Signé à Ottawa, Canada, ce 18e jour de mai 2004.

 

 

 

« G. Sheridan »

Juge Sheridan

 

Traduction certifiée conforme

ce 26e jour de juillet 2004.

 

 

 

Ingrid B. Miranda, traductrice

 

 


 

 

 

 

Référence : 2004CCI314     

Date : 20040518

Dossier : 2003‑3231(IT)I

ENTRE : 

ERIC SCHREINER,

appelant,

et

 

SA MAJESTÉ LA REINE,

intimée.

 

[TRADUCTION FRANÇAISE OFFICIELLE]

 

 

MOTIFS DU JUGEMENT

 

La juge Sheridan

 

[1]     Le présent appel porte sur la décision du ministre selon laquelle, pendant les années de base 2000, 2001 et 2002, M. Eric Schreiner ne répond pas à la définition de « particulier admissible » aux termes de l’article 122.6 de la Loi de l’impôt sur le revenu. M. Schreiner et son ex‑épouse Nadine Schreiner sont les parents de Jessica, une « personne à charge admissible » dans le cadre de cette disposition.

 

[2]     Ce n’est pas la première fois que la Cour est saisie d’une demande de décider lequel des deux parents de la famille Schreiner est un « particulier admissible »[1]. Une décision datée du 11 février 2003 statue que Mme Schreiner était le « particulier admissible » pour la période de juillet, août et septembre 2001 de l’année de base 2000. Bien que le ministre ait cité M. Schreiner comme témoin dans l’appel du 11 février 2003, pour des raisons que la Cour ignore le ministre ne l’a pas mis en cause en vertu de l’article 174 de la Loi de l’impôt sur le revenu. Sur le fondement de la décision quant à l’appel précité, le ministre a cessé de verser une prestation fiscale pour enfants à M. Schreiner et a cotisé celui‑ci pour les prestations qui auraient dû être versées à Mme Schreiner. M. Schreiner a contesté ce changement et il interjette appel devant la Cour de la ratification de la décision du ministre. Dans le présent appel, le ministre a cité Mme Schreiner comme témoin mais ne l’a pas mise en cause.

**SECTION DES DONNÉES:**
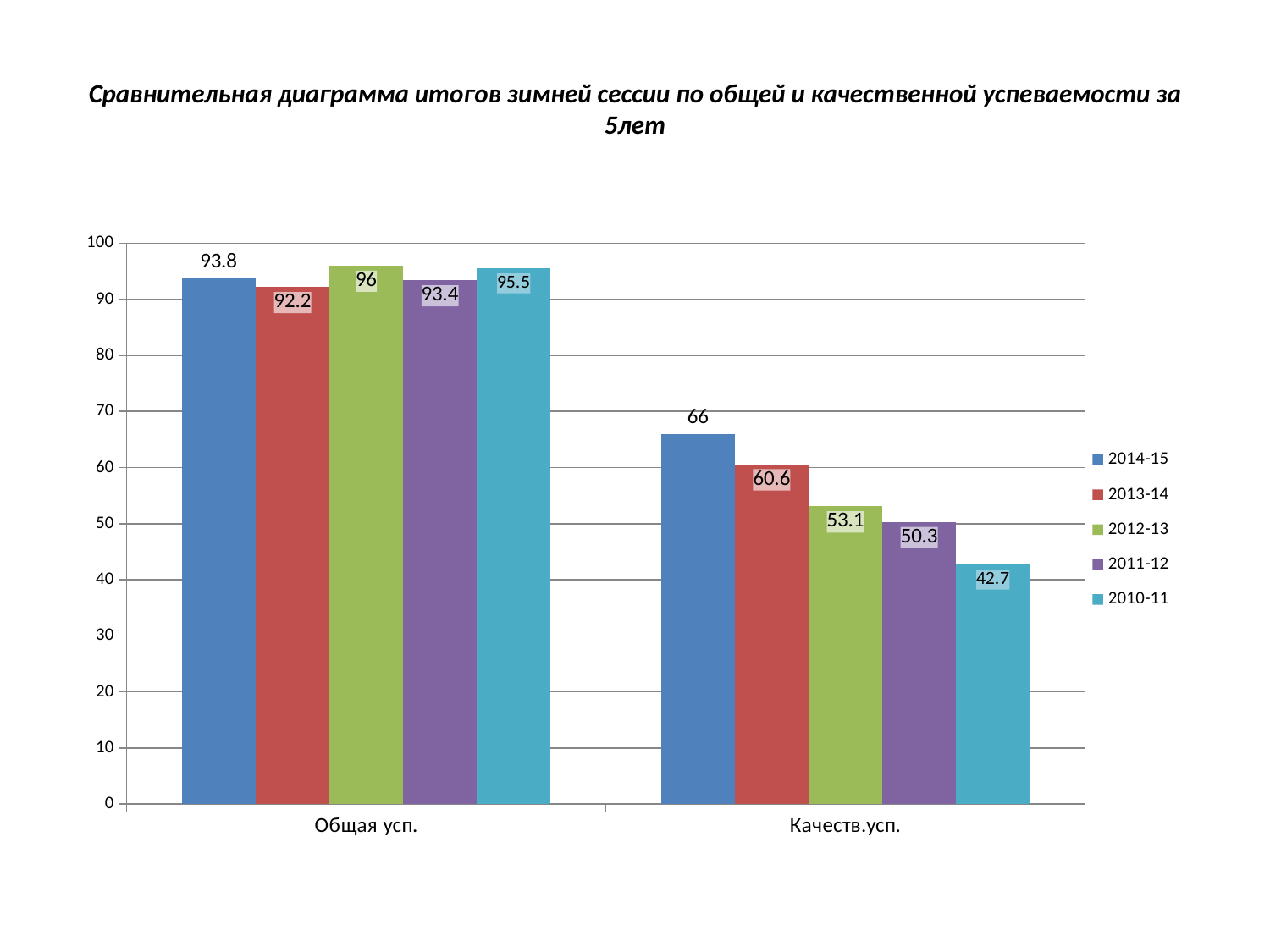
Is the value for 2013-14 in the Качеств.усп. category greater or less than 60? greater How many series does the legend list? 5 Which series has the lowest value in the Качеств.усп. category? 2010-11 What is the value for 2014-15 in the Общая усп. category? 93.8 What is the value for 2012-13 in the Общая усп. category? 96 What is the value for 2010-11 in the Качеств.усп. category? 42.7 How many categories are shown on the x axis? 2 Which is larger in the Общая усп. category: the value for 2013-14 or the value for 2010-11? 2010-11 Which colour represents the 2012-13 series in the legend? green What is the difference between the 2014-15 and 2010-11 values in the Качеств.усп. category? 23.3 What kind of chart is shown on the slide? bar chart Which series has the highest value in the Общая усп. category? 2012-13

**À COMPLÉTER:**
(a) Répondez à ces questions à partir du texte sur l'appel d'Eric Schreiner :
(i) Qui est la traductrice du jugement, et à quelle date la traduction a-t-elle été certifiée conforme ?
(ii) Quel article de la Loi de l'impôt sur le revenu définit le « particulier admissible » ?
(iii) De quelle date est la décision qui statue que Mme Schreiner était le « particulier admissible » ?
(b) Poursuivez la rédaction du texte sur l'appel d'Eric Schreiner après sa dernière phrase.
Les lignes n'ont aucun rôle dans ce travail.

**RÉPONSES ATTENDUES:**
(a)
(i) Ingrid B. Miranda ; le 26 juillet 2004.
(ii) L'article 122.6.
(iii) Du 11 février 2003.

(b)
FAITS

 

[3]     M. Schreiner travaille dans un atelier de réparation de montres à Saskatoon. Il a épousé Mme Schreiner, la mère de Jessica, en 1983. Ils se sont séparés en 1998 et ont divorcé en juin 2000. Jessica est née en 1988 et avait quinze ans au moment de l’audience. Mme Schreiner, qui travaille à temps partiel à l’hôtel de ville, a obtenu au début la garde provisoire de Jessica. En 2001, cet état de choses a changé : M. Schreiner et Mme Schreiner ont consenti à une ordonnance prévoyant que Jessica « [traduction] résidera avec son père et passera des périodes de temps importantes et constructives avec sa mère ». L’ordonnance prévoit une rotation de 14 jours, pendant laquelle Jessica passe 8 jours avec son père et 6 jours avec sa mère. En raison de l’hostilité qui existe entre M. et Mme Schreiner, les deux adhèrent plutôt férocement à l’horaire établi. Leur hostilité était manifeste même pendant la présente audience. Alors que M. Schreiner entamait sa déposition, Mme Schreiner l’a interrompu par de bruyantes interventions. De la même manière, alors que Mme Schreiner présentait son témoignage, M. Schreiner a réagi à sa version des événements en faisant des grimaces, en remuant la tête et ainsi de suite.

 

[4]     Quant au côté positif, les deux parents ont démontré qu’ils s’occupaient bien de leur fille, qui leur rend bien leur affection. Les deux ont des revenus modestes et il leur est très difficile de satisfaire aux besoins de Jessica. Étant donné que Jessica passe avec chacun de ses parents des périodes de temps plus ou moins équivalentes, chacun d’eux supporte une charge financière à peu près équivalente. Donc, la réaction raisonnable à cet état de faits aurait été de demander que la prestation fiscale pour enfants soit divisée entre eux deux. Il est possible de partager la prestation fiscale pour enfants. Pour cela il suffit de que les parents joignent à leur demande une entente écrite et signée prévoyant que la prestation fiscale pour enfants soit payée six mois à un parent et six mois à l’autre.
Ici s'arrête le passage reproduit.